» Quoted text:
◇ ◇ ◇ ◇ ◇
The 27-year-old who quit his job last year to focus on mountain climbing said he felt buoyed by knowing he had squeezed so much into his life and was living on his own terms. He felt encouraged by "waking visions" of his family and friends during those five mostly sleepless nights and experienced a surge of energy toward the end of his ordeal, which coincided with the National Day of Prayer.

Ralston also kept busy by coming up with different options and testing them - from chipping away at the rock with a cheap pocketknife to engineering a progressively more complex system of pulleys with climbing ropes to try to move it.

He joked that he often thought of drinking a margarita while he took turns standing and sitting down in his climbing harness to rest his legs.

Ralston tried to amputate his arm on both the third and fourth days but the knife was too dull. So on the fifth day, May 1, he had to first muster the nerve to break his wrist in two parts.

He used his bike shorts to absorb the blood and packed up his gear so he could make a quick getaway.

"I'm not sure how I handled it. I felt pain and I coped with it. I moved on," said Ralston who is expected to return to his parents' home in suburban Denver by the end of the weekend.

Even after he performed the excruciating operation, the rest of Ralston's rescue required skills beyond the abilities of most.

Ralston, who lives in Aspen and works at a mountaineering shop, has summitted Mount McKinley, North America's tallest peak. He has climbed all but a half-dozen of Colorado's 55 mountains taller than 14,000 feet alone during the winter. No one has ever climbed all of them alone in those conditions.

Despite dehydration and heavy blood loss, Ralston was able to crawl through a narrow, winding canyon, rappel down a 60-foot cliff, and walk some six miles down the canyon near Canyonlands National Park.

There he met hikers from Holland who offered him two Oreo cookies - his first food in days. By the time he was picked up by a rescue helicopter he was just two miles from the nearest road.

Ralston withheld some details of his story. His family hired a publicist shortly after his rescue and Ralston will not soon be giving any follow-up interviews; interviews with the doctors who treated him will not be allowed.

Ralston gave a partial answer to one frequently asked question: What kind of knife did he use? He described it as a cheap imitation of the Leatherman brand multitool, a folding device which typically has knife blades, pliers, screwdrivers and other gadgets. He didn't give the brand, calling it "what you'd get if you bought a $15 flashlight and got a free multiuse tool."

The accident followed a long weekend of outdoor activity that began with skiing, then a mountain bike ride, and finally, on the third morning, April 26, a "canyoneering" trip down Blue John Canyon.

Canyoneering involves navigating the narrow, winding slot canyons of the Colorado Plateau, alternately using climbing techniques, hiking and sometimes wading or swimming through streams and pools.
◇ ◇ ◇ ◇ ◇
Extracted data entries
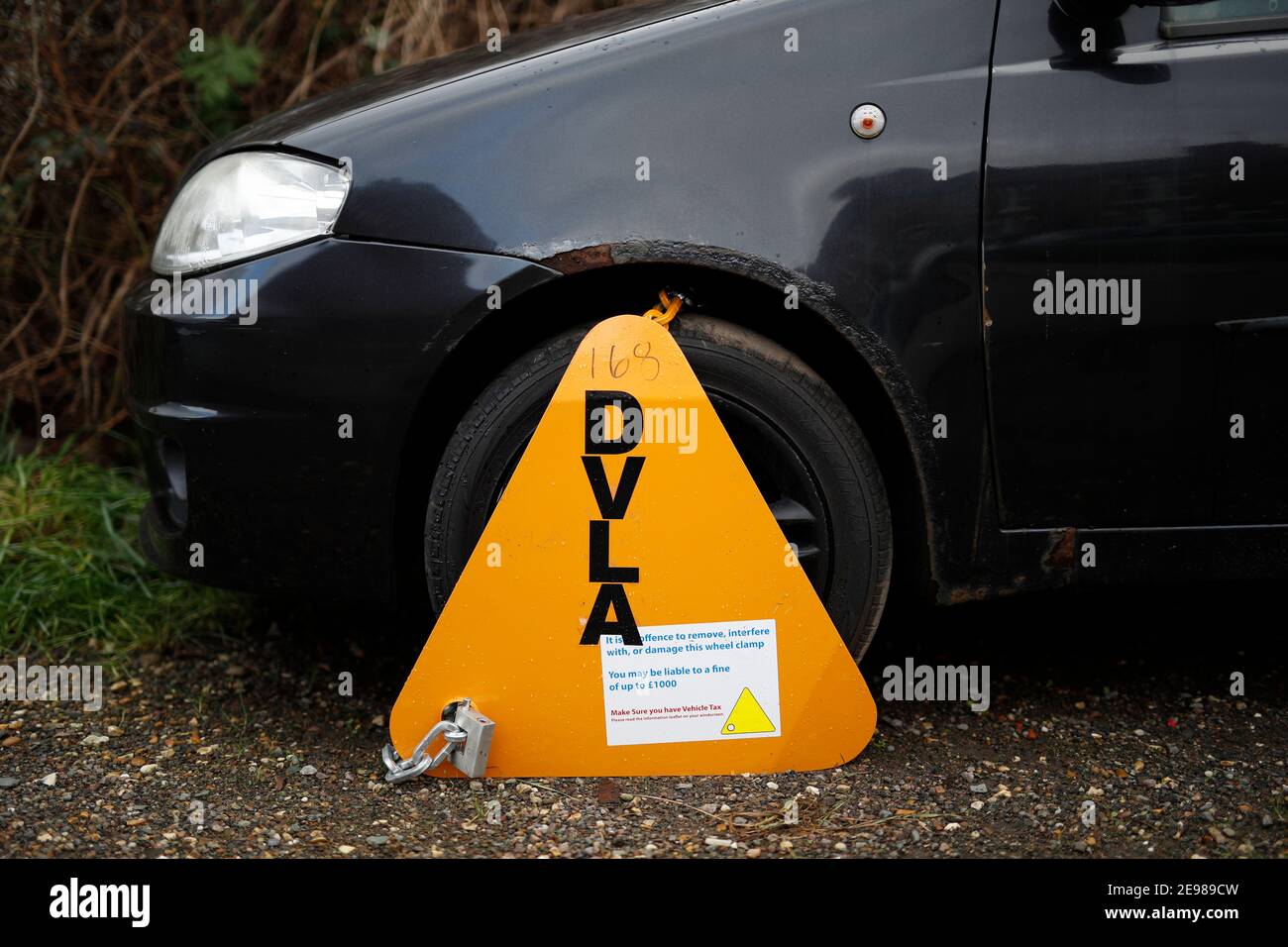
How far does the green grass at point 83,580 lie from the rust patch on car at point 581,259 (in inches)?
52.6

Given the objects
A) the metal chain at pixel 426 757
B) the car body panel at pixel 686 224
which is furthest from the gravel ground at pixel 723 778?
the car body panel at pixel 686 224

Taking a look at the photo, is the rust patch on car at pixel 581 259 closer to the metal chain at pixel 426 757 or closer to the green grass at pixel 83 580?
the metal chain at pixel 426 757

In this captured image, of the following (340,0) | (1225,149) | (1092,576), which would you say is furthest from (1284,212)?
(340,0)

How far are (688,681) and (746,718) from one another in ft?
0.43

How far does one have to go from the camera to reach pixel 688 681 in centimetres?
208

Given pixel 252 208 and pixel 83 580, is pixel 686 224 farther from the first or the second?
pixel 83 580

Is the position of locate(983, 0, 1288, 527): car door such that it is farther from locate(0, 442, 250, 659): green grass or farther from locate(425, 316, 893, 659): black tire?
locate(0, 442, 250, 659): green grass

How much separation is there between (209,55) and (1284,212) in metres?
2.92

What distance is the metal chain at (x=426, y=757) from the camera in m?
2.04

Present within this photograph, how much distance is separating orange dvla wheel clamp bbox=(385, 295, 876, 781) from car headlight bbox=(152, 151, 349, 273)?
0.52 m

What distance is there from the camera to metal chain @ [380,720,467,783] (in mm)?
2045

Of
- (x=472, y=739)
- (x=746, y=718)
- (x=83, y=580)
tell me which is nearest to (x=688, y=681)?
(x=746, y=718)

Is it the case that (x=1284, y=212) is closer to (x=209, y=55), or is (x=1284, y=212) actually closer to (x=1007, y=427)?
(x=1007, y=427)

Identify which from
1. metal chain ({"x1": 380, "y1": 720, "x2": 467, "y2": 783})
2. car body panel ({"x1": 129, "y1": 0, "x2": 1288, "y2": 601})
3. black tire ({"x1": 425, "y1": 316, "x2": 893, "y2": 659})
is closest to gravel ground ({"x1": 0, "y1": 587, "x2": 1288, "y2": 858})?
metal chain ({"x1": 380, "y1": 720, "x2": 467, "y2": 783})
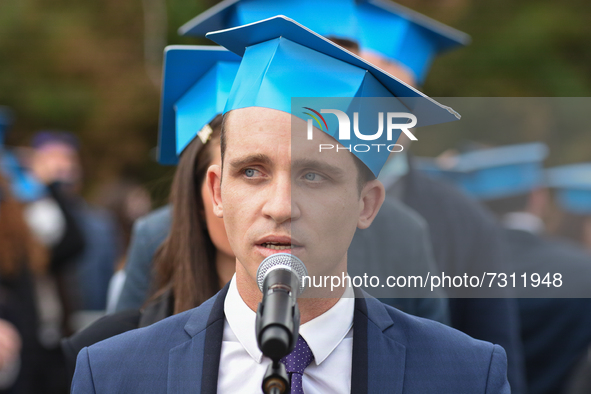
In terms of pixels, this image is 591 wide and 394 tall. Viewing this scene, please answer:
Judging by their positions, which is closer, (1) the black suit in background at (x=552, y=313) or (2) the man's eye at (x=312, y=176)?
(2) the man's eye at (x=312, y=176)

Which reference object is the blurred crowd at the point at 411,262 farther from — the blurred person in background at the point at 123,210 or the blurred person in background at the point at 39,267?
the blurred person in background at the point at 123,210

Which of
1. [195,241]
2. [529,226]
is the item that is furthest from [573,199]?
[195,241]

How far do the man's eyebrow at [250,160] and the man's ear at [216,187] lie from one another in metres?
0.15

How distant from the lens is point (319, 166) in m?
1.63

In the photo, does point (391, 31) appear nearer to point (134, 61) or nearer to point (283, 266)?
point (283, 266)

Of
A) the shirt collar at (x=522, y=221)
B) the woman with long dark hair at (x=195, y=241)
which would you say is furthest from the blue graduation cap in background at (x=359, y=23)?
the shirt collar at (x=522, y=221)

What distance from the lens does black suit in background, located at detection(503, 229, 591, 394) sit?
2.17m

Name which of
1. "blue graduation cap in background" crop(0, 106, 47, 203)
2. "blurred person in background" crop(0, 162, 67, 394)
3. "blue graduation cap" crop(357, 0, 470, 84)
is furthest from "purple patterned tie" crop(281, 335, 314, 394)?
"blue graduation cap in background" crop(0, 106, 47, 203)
◇ ◇ ◇ ◇ ◇
» To-do list:
[1] Name the outdoor activities that made up Ralston's long weekend before the accident, as the Ralston article lists them.
[2] Copy the Ralston article word for word from "There he met" to "not be allowed.".

» Completed exercise:
[1]
- Skiing
- A mountain bike ride
- A canyoneering trip down Blue John Canyon

[2]
There he met hikers from Holland who offered him two Oreo cookies - his first food in days. By the time he was picked up by a rescue helicopter he was just two miles from the nearest road.

Ralston withheld some details of his story. His family hired a publicist shortly after his rescue and Ralston will not soon be giving any follow-up interviews; interviews with the doctors who treated him will not be allowed.